Republican or Democrat? Doesn’t matter. Here is the message that you can take to Congress in any season.
Over the 12-year period from 1993 to 2005, Medicare outlays grew from about $150 billion annually to nearly $340 billion. Expenditures more than doubled for hospitals to almost $160 billion, and for physicians to about $85 billion per year.
In the last 3 years, while Medicare spending has skyrocketed by $50 billion, HME has been flatlined and home health care has increased only marginally. Together, they now constitute about 6% of program expenditures. The percentage will fall considerably below 6% for 2006 as Part D prescription drug costs are factored into overall Medicare spending.
In spite of home care’s small bite of Medicare, our benefits remain on the table as potential offsets as Congress seeks to address the physician sustainable growth rate (SGR) dilemma—a 5% reimbursement reduction on January 1. During the upcoming 110th Congress, home care providers will continue to be at risk of reduction of the oxygen rental period from 36 to 13 months, and loss of the 3.3% home health update already announced for 2007.
The American Medical Association and physicians from around the country have brought intense pressure to bear on members of Congress to revoke the SGR reduction. With Republicans about to cede control, one SGR approach under consideration is a multi-year fix based on recommendations due from the Medicare Payment Advisory Commission (MedPAC) in March. Such a solution could be paid for by reducing or eliminating the Medicare Advantage (MA) stabilization fund, which Democrats do not believe must remain in Medicare Part C—and by other cuts.
All home care providers should take advantage of the time before the new Democratic-controlled Congress begins work in earnest. Tell them again that home care is at risk with any physician SGR legislation. Ask your Representatives to tell committee members of the Senate Finance, House Ways and Means, and House Energy and Commerce—as well as their party’s leadership—to say “no” to further home care reductions. Again, emphasize the message that home care is cost-effective, clinically effective, and consumer preferred.
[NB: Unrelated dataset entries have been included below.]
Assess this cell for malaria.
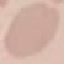
It is uninfected.

preparation: thin blood smear
stain: Giemsa
image_type: cell patch, automatically extracted from a larger field of view and resized to 64 × 64 pixels
capture: smartphone through the microscope eyepiece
Identify the parasite.
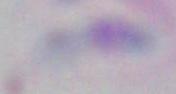
This is Toxoplasma gondii.

1000x magnification. Micrograph.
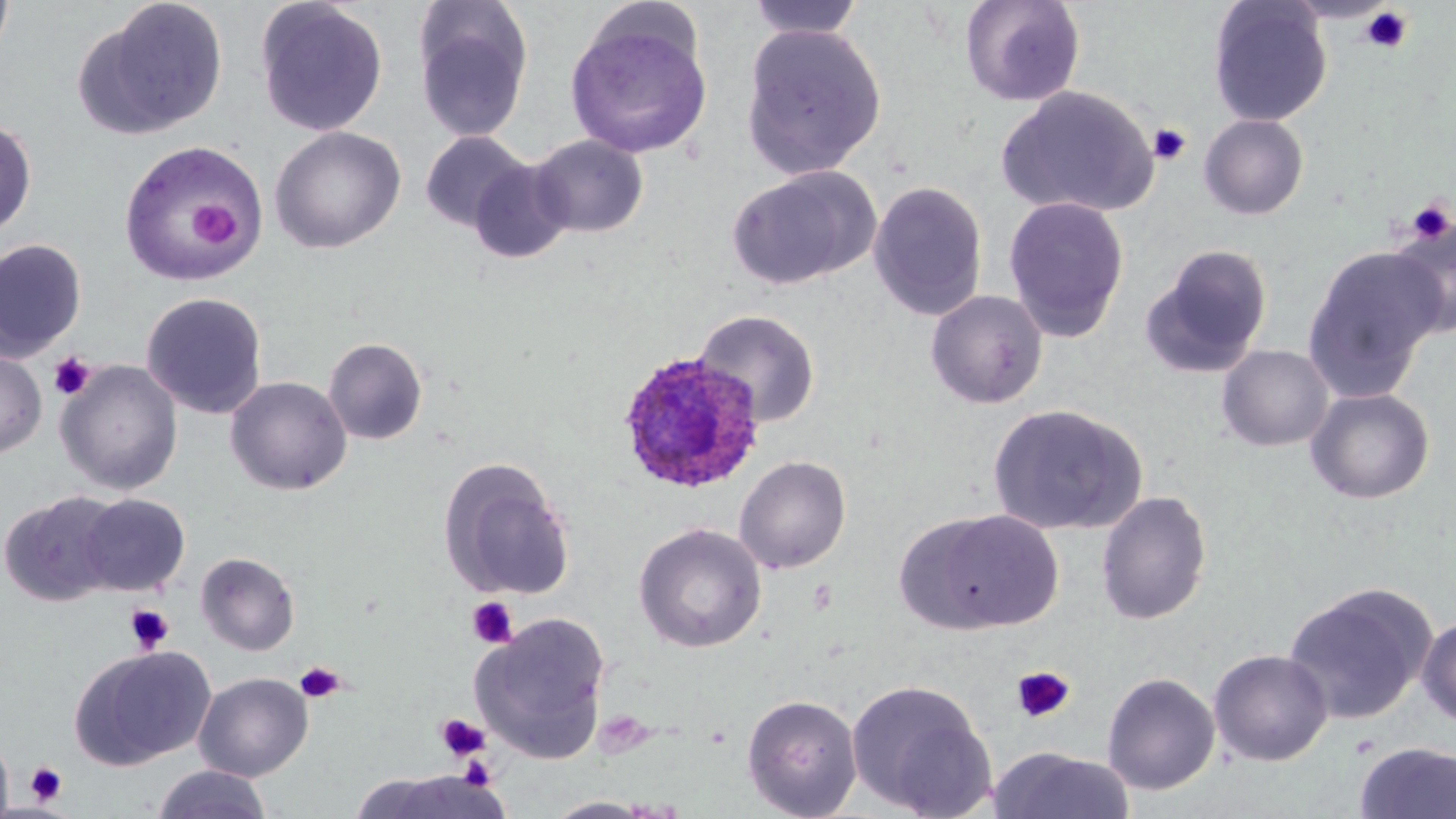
AAHomecare has compiled a number of studies that demonstrate the value of home care to patients as well as to payors, whether traditional or managed care, Medicare, Medicaid, private insurance, or consumer funded. This is true for patients needing skilled nursing and/or therapy services under the Part A home health benefit, and those requiring long-term oxygen therapy, IV treatment at home, and PMVs under Part B.
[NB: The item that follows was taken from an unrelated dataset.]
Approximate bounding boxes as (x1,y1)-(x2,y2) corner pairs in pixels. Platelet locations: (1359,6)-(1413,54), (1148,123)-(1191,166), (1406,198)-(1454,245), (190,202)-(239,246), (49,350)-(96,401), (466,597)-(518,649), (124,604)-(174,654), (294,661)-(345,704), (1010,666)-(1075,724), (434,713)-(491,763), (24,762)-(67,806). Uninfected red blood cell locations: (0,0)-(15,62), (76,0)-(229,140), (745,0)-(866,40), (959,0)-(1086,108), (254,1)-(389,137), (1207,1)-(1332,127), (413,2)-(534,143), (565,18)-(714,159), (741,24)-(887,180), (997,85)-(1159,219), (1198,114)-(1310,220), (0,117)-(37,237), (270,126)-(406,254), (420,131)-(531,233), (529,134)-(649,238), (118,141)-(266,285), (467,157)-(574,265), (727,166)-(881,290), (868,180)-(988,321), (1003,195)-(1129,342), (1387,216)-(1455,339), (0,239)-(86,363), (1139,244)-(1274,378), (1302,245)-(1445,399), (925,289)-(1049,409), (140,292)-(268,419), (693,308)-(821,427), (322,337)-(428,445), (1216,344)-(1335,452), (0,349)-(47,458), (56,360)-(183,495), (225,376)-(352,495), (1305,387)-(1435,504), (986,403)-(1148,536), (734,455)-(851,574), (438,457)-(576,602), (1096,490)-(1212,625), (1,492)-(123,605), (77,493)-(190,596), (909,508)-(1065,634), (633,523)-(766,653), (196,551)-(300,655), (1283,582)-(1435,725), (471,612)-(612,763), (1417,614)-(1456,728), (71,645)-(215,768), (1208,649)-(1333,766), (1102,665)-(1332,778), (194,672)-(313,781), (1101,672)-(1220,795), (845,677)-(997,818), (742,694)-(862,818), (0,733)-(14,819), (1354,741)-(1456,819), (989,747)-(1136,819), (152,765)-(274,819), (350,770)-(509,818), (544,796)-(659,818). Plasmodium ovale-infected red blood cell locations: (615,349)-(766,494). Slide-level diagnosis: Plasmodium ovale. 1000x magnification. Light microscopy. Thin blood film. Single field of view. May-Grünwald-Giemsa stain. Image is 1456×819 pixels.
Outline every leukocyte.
Though not covered by Medicare, telehealth services are producing dramatic results with the benefits accruing to both patients and payors. AAHomecare’s cost-effectiveness studies include a number of telehealth programs that combine targeting of certain conditions such as:
Telehealth Success Stories A large integrated health care system initiated a home care program directed at Medicare patients with congestive heart failure. The result was an 81% reduction in hospital readmissions, an 81% decrease in emergency department visits, and an 87% reduction in hospital length of stay for those patients who were readmitted to the hospital.
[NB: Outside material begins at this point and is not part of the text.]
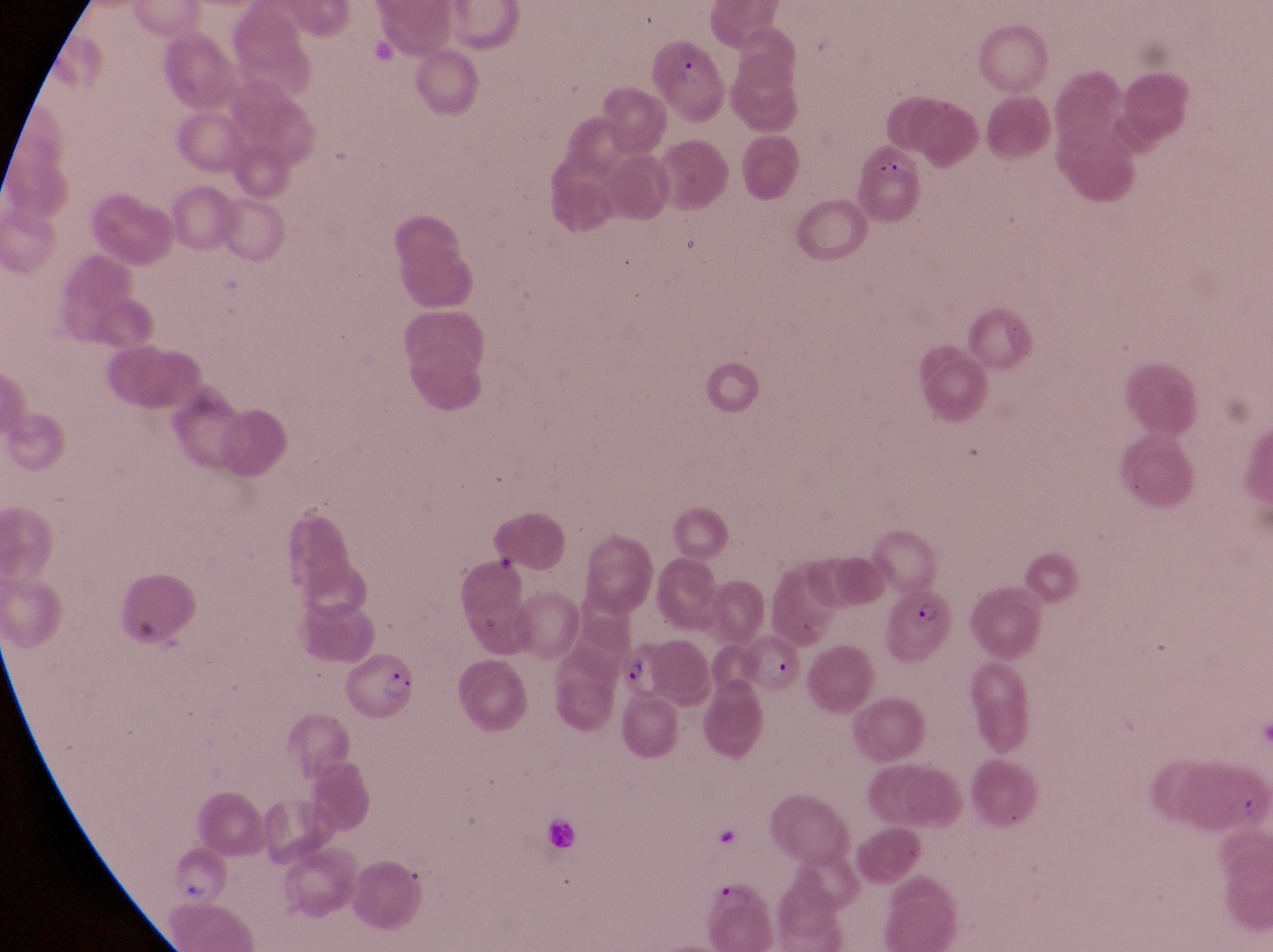
No leukocytes observed.

Approximate bounding boxes as (left, top, right, bottom) in pixels. Parasitised red blood cell locations: (645, 42, 726, 125), (893, 587, 967, 659), (747, 632, 805, 689), (626, 642, 674, 699), (340, 652, 415, 719), (704, 881, 781, 944). One field of view. Sample from Uganda. Thin blood smear. At a magnification of 1000x. Image is 1273×952 pixels. Photographed through the eyepiece of an Olympus CX-23 microscope with a smartphone camera.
Another program developed for wound care patients combines certified wound care nurses, digital camcorders, and a telehealth monitor—which allows for live video. Healing time was shortened by 50% and there were no readmissions to the hospital. The provider’s supply costs were reduced by 34% for participating patients.
Funding of telehealth would make great financial sense for Medicare. With successful programs like these replicated around the country, the Medicare program could save billions of dollars, and improve quality at the same time. In fact, reducing the rate of hospitalization is considered the number one marker for good quality in home health care by CMS, MedPAC, and Congress.
Several Congressional offices have asked AAHomecare staff to identify (from our cost-effectiveness studies) the characteristics of a successful home care-centered health care delivery system for possible pilots or demonstrations. These characteristics include: care coordination by home care specialists trained in managing patients with multiple chronic conditions and targeting specific diseases, in particular CHF, COPD, diabetes, and wound care, through a combination of skilled home care staff, evidence-based best practices, and technology—especially telehealth.
Making home care the center of the health care delivery system is not so far-fetched. In fact, the Bush administration believes home care is the answer to the problem of the spiraling cost of the Medicaid program. Health and Human Services Secretary Mike Leavitt calls home care less expensive, “radically more efficient,” and “where beneficiaries want to be served.” Consequently, he is urging the states to rebalance their Medicaid programs between institutional and home and community-based care. This principle, valid for Medicaid, is equally valid for Medicare. The principle is now established. We are halfway there.